Waterjet basics


The principle of the micro abrasive waterjet cutting head is described schematically in the illustration to the left. The main parts of the cutting head are a straight inlet tube that stabilizes the stream of incoming pressurized water, a primary nozzle or orifice, a mixing chamber with a feeding port for abrasives, and a mixing tube or focusing tube.  The waterjet formed in the orifice is gradually broken up into small drops moving at high velocity through the cutting head.  In the mixing chamber, these drops strikes the abrasive particles (usually garnet grit) which are fed into the cutting head and an energy transfer accelerate them to high speeds.


Forming a particle stream

Abrasives and water are then focused to form a fine particle stream in the mixing tube.  The micro abrasive waterjet is a stream of particles without any real core of water.  By volume the mixture is ca 4 % water, 1 % abrasive and the rest is air.  It is highly critical that both nozzles should be aligned to avoid losing power in the process.  The method extends the same equipment as that used for pure waterjet cutting, with the addition of an abrasive feeder and a cutting head.


The erosive power of an abrasive water jet makes it considerably more powerful than a water-only jet. The diameter of the particle beam, and thus the width of the cut, is established by the diameter of the focusing tube, which is usually about 0.2 – 0.3 mm, for the micro abrasive waterjets of today, although dimensions as small as 0.05 mm has been tested experimetally.  The cutting result depends on a large number of parameters that influence both power supply and efficiency, which in their turn determine cutting speed and cut quality.  Much of the skill of the operator lies in his or her ability to understand and to master these parameters and the resulting cut quality.
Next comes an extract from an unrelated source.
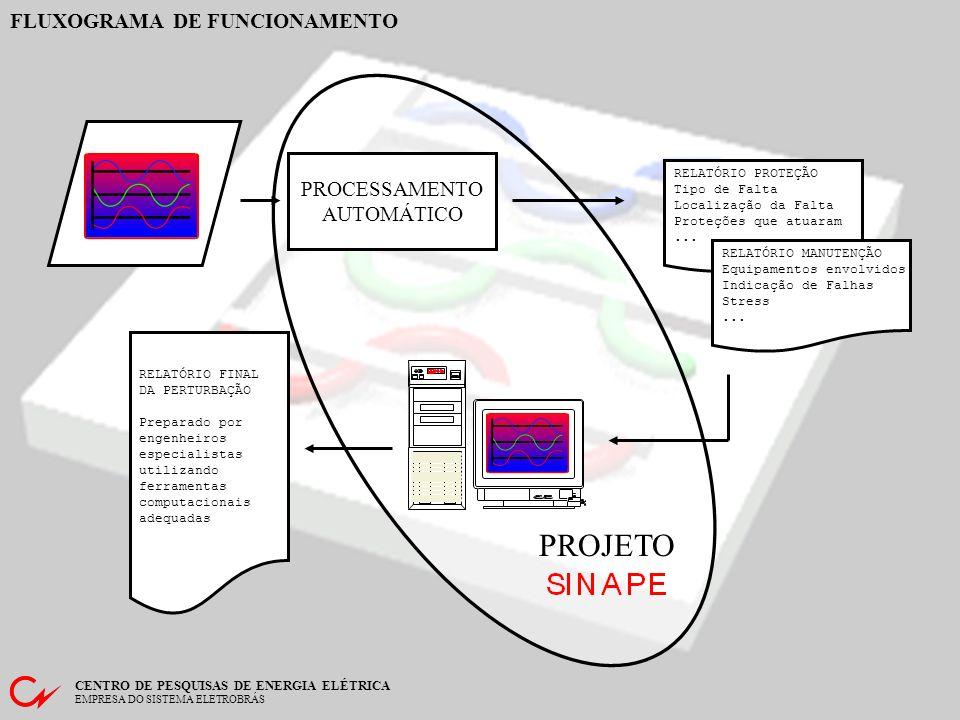 CENTRO DE PESQUISAS DE ENERGIA ELÉTRICA EMPRESA DO SISTEMA ELETROBRÁS COMPONENTES DO SISTEMA Oscilograma Banco de Topologia Análise do Evento / Sistêm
Cut quality classification

With appropriate selection of cutting speed and parameter settings, the abrasive waterjet process can produce parts with a choice of cut surfaces that ranges from rough separating cuts to precise taper-free cuts. An industrial praxis for cut quality classification has become widely accepted among abrasive waterjet systems manufacturers and operators. Although this may vary slightly among practitioners, cut quality is usually divided into five classes ranging from an extra rough quality index, q = 1, to an extra fine quality index, q = 5. For micro abrasive waterjets these classes are extended to q=9 which represent a taper-free cut.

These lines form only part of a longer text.